Conclude il programma l'imponente ed articolato Concerto in re minore BWV 1052, il più eseguito tra questo genere di creazioni bachiane. E' una partitura complessa ed elaborata, estroversa nell'aspetto nettamente virtuosistico, e pensata in un primo tempo per violino, versione della quale si tentata la ricostruzione in assenza dell'originale. Una volta trasportata la linea solistica sulla tastiera, il compito del clavicembalista assume un carattere tecnicamente ancor più arduo e brillante, capace di offrire - specialmente nei due movimenti estremi - ampie possibilità virtuosistiche ed espressive. Anche in questo caso ritroviamo trasferimenti in composizioni liturgiche: i primi due movimenti confluirono nella cantata BWV 146, ed il terzo nella cantata BWV 188, entrambe all'incirca del 1728.
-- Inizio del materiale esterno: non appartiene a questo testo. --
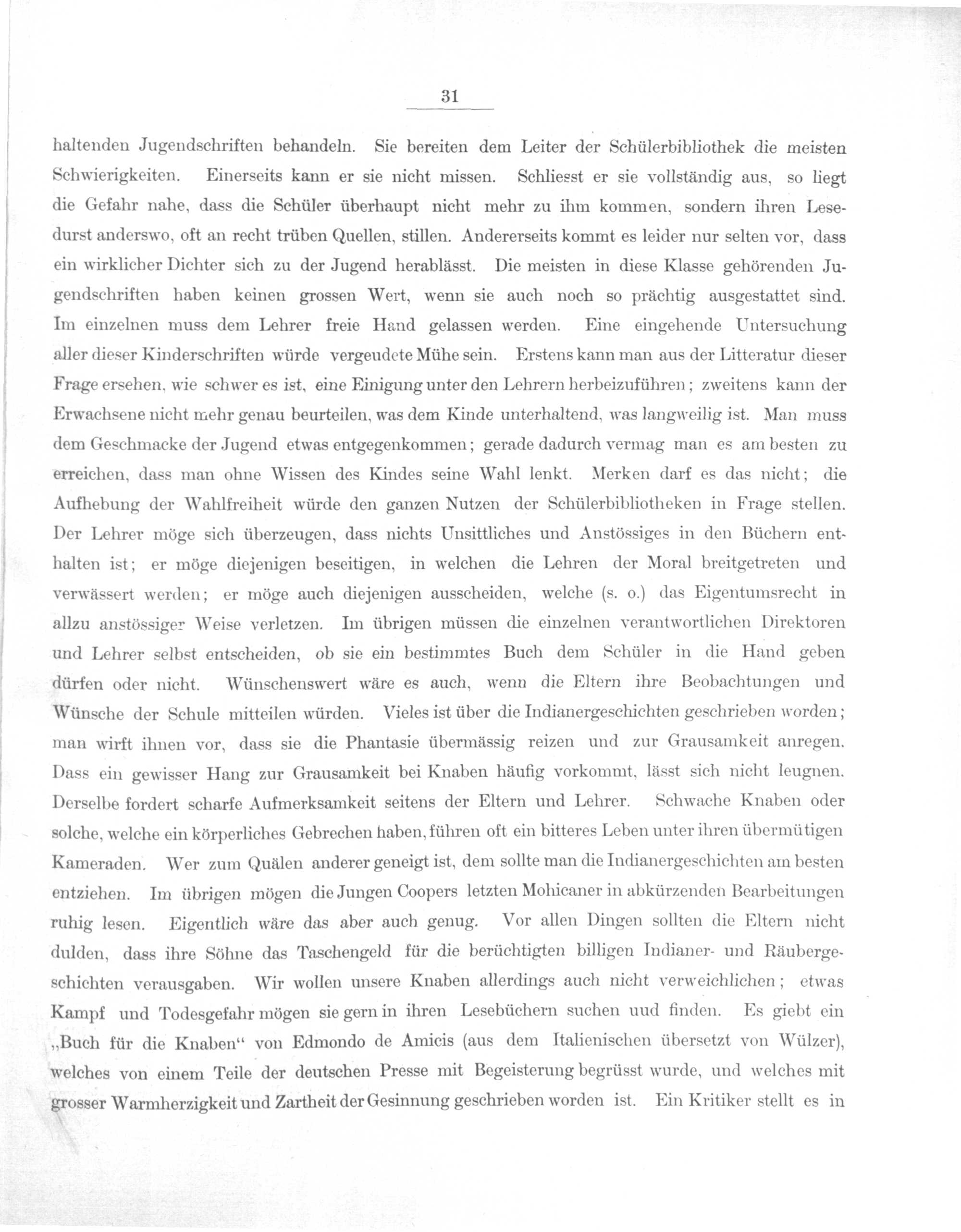 31

haltenden Jugendschriften behandeln. Sie bereiten dem Leiter der Schülerbibliothek die meisten Schwierigkeiten. Einerseits kann er sie nicht missen. Schliesst er sie vollständig aus, so liegt die Gefahr nahe, dass die Schüler überhaupt nicht mehr zu ihm kommen, sondern ihren Lesedurst anderswo, oft an recht trüben Quellen, stillen. Andererseits kommt es leider nur selten vor, dass ein wirklicher Dichter sich zu der Jugend herablässt. Die meisten in diese Klasse gehörenden Jugendschriften haben keinen grossen Wert, wenn sie auch noch so prächtig ausgestattet sind. Im einzelnen muss dem Lehrer freie Hand gelassen werden. Eine eingehende Untersuchung aller dieser Kinderschriften würde vergeudete Mühe sein. Erstens kann man aus der Litteratur dieser Frage ersehen, wie schwer es ist, eine Einigung unter den Lehrern herbeizuführen; zweitens kann der Erwachsene nicht mehr genau beurteilen, was dem Kinde unterhaltend, was langweilig ist. Man muss dem Geschmacke der Jugend etwas entgegenkommen; gerade dadurch vermag man es am besten zu erreichen, dass man ohne Wissen des Kindes seine Wahl lenkt. Merken darf es das nicht; die Aufhebung der Wahlfreiheit würde den ganzen Nutzen der Schülerbibliotheken in Frage stellen. Der Lehrer möge sich überzeugen, dass nichts Unsittliches und Anstössiges in den Büchern enthalten ist; er möge diejenigen beseitigen, in welchen die Lehren der Moral breitgetreten und verwässert werden; er möge auch diejenigen ausscheiden, welche (s. o.) das Eigentumsrecht in allzu anstössiger Weise verletzen. Im übrigen müssen die einzelnen verantwortlichen Direktoren und Lehrer selbst entscheiden, ob sie ein bestimmtes Buch dem Schüler in die Hand geben dürfen oder nicht. Wünschenswert wäre es auch, wenn die Eltern ihre Beobachtungen und Wünsche der Schule mitteilen würden. Vieles ist über die Indianergeschichten geschrieben worden; man wirft ihnen vor, dass sie die Phantasie übermässig reizen und zur Grausamkeit anregen. Dass ein gewisser Hang zur Grausamkeit bei Knaben häufig vorkommt, lässt sich nicht leugnen. Derselbe fordert scharfe Aufmerksamkeit seitens der Eltern und Lehrer. Schwache Knaben oder solche, welche ein körperliches Gebrechen haben, führen oft ein bitteres Leben unter ihren übermütigen Kameraden. Wer zum Quälen anderer geneigt ist, dem sollte man die Indianergeschichten am besten entziehen. Im übrigen mögen die Jungen Coopers letzten Mohicaner in abkürzenden Bearbeitungen ruhig lesen. Eigentlich wäre das aber auch genug. Vor allen Dingen sollten die Eltern nicht dulden, dass ihre Söhne das Taschengeld für die berüchtigten billigen Indianer- und Räubergeschichten verausgaben. Wir wollen unsere Knaben allerdings auch nicht verweichlichen; etwas Kampf und Todesgefahr mögen sie gern in ihren Lesebüchern suchen uud finden. Es giebt ein „Buch für die Knaben“ von Edmondo de Amicis (aus dem Italienischen übersetzt von Wülzer), welches von einem Teile der deutschen Presse mit Begeisterung begrüsst wurde, und welches mit grosser Warmherzigkeit und Zartheit der Gesinnung geschrieben worden ist. Ein Kritiker stellt es in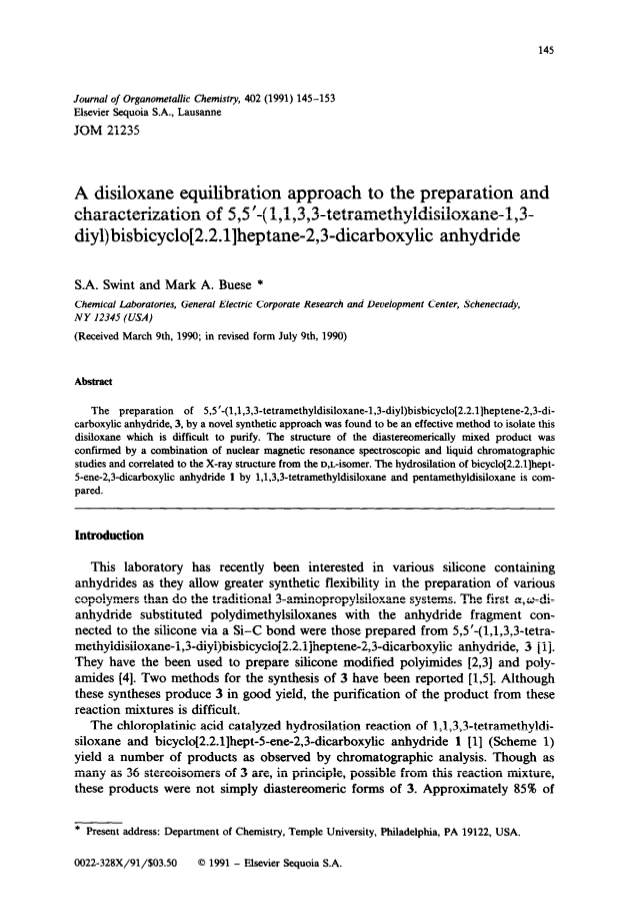 145

Journal of Organometallic Chemistry, 402 (1991) 145–153
Elsevier Sequoia S.A., Lausanne
JOM 21235

A disiloxane equilibration approach to the preparation and characterization of 5,5′-(1,1,3,3-tetramethyldisiloxane-1,3-diyl)bisbicyclo[2.2.1]heptane-2,3-dicarboxylic anhydride

S.A. Swint and Mark A. Buese *

Chemical Laboratories, General Electric Corporate Research and Development Center, Schenectady, NY 12345 (USA)

(Received March 9th, 1990; in revised form July 9th, 1990)

Abstract

The preparation of 5,5′-(1,1,3,3-tetramethyldisiloxane-1,3-diyl)bisbicyclo[2.2.1]heptene-2,3-dicarboxylic anhydride, 3, by a novel synthetic approach was found to be an effective method to isolate this disiloxane which is difficult to purify. The structure of the diastereomerically mixed product was confirmed by a combination of nuclear magnetic resonance spectroscopic and liquid chromatographic studies and correlated to the X-ray structure from the D,L-isomer. The hydrosilation of bicyclo[2.2.1]hept-5-ene-2,3-dicarboxylic anhydride 1 by 1,1,3,3-tetramethyldisiloxane and pentamethyldisiloxane is compared.

Introduction

This laboratory has recently been interested in various silicone containing anhydrides as they allow greater synthetic flexibility in the preparation of various copolymers than do the traditional 3-aminopropylsiloxane systems. The first $\alpha,\omega$-dianhydride substituted polydimethylsiloxanes with the anhydride fragment connected to the silicone via a Si–C bond were those prepared from 5,5′-(1,1,3,3-tetramethyldisiloxane-1,3-diyl)bisbicyclo[2.2.1]heptene-2,3-dicarboxylic anhydride, 3 [1]. They have the been used to prepare silicone modified polyimides [2,3] and polyamides [4]. Two methods for the synthesis of 3 have been reported [1,5]. Although these syntheses produce 3 in good yield, the purification of the product from these reaction mixtures is difficult.

The chloroplatinic acid catalyzed hydrosilation reaction of 1,1,3,3-tetramethyldisiloxane and bicyclo[2.2.1]hept-5-ene-2,3-dicarboxylic anhydride 1 [1] (Scheme 1) yield a number of products as observed by chromatographic analysis. Though as many as 36 stereoisomers of 3 are, in principle, possible from this reaction mixture, these products were not simply diastereomeric forms of 3. Approximately 85% of

* Present address: Department of Chemistry, Temple University, Philadelphia, PA 19122, USA.

0022-328X/91/$03.50 © 1991 – Elsevier Sequoia S.A.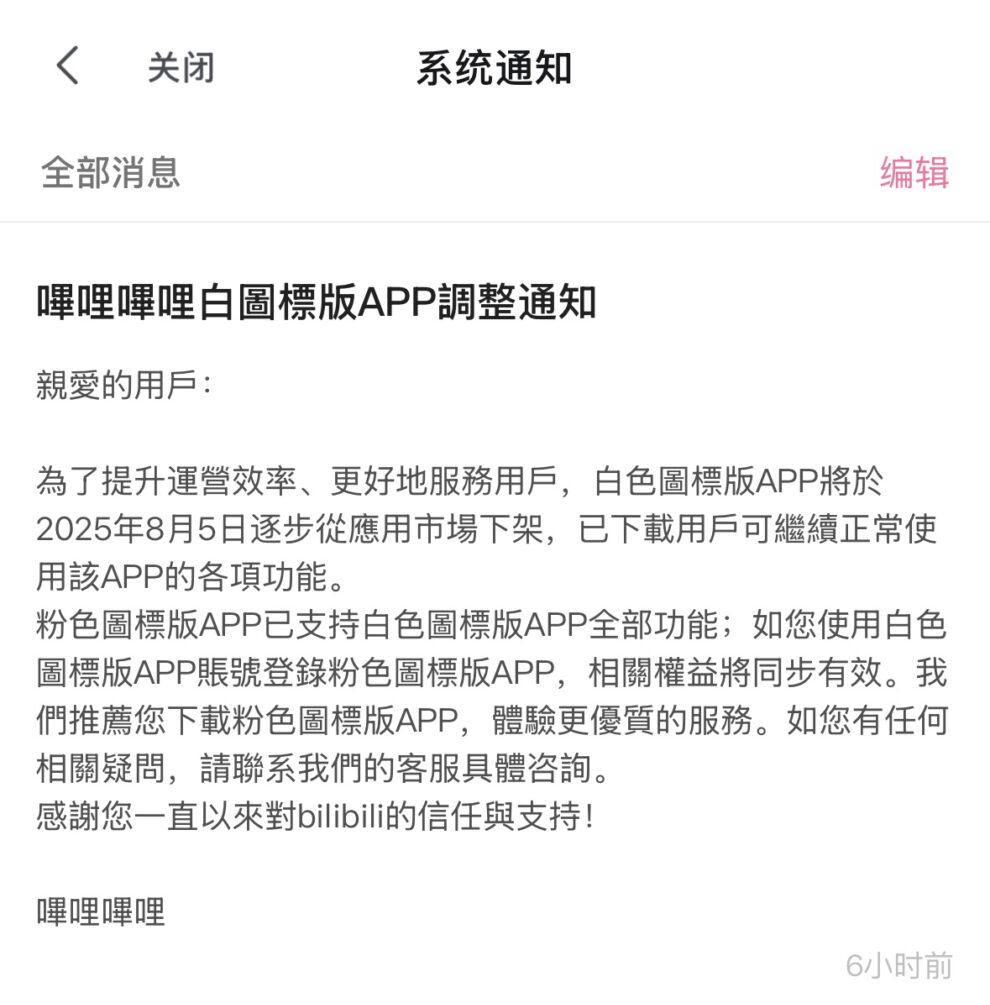 关闭 系统通知

全部消息 编辑

嗶哩嗶哩白圖標版APP調整通知

親愛的用戶：

為了提升運營效率、更好地服務用戶，白色圖標版APP將於2025年8月5日逐步從應用市場下架，已下載用戶可繼續正常使用該APP的各項功能。
粉色圖標版APP已支持白色圖標版APP全部功能；如您使用白色圖標版APP賬號登錄粉色圖標版APP，相關權益將同步有效。我們推薦您下載粉色圖標版APP，體驗更優質的服務。如您有任何相關疑問，請聯系我們的客服具體咨詢。
感謝您一直以來對bilibili的信任與支持！

嗶哩嗶哩

6小时前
Che Dantone e l'Accademia Bizantina siano ormai da collocare tra i migliori interpreti dell'arte del Genio di Eisenach  (e non solo) già lo può testimoniare la strepitosa incisione Decca dell'integrale delle Sinfonie, cioè delle 19 pagine di introduzione alle cantate a noi pervenute. In questa bella serata trevigiana abbiamo ritrovato – seppure con un organico più sobrio - la stessa leggerezza di lettura, la stessa eleganza esecutiva, la stessa scorrevolezza dialettica fra solo e tutti. Requisiti essenziali in pagine come queste, che palesano ad ogni passo l'influenza della musica strumentale italiana – Vivaldi in primis – scoperta da Bach alla corte di Weimar. Le mani di Dantone trovano sulla tastiera inesausta energia, varietà di colori, sempre nuovi accenti espressivi; il quintetto d'archi che troviamo accanto a lui – Stefano Rossi e Ana Liz Ojeda ai violini, Diego Mecca alla viola, Mauro Valli al violoncello, Nicola Dal Maso al contrabbasso – lo sostiene ed accompagna con una condotta strumentale impeccabile.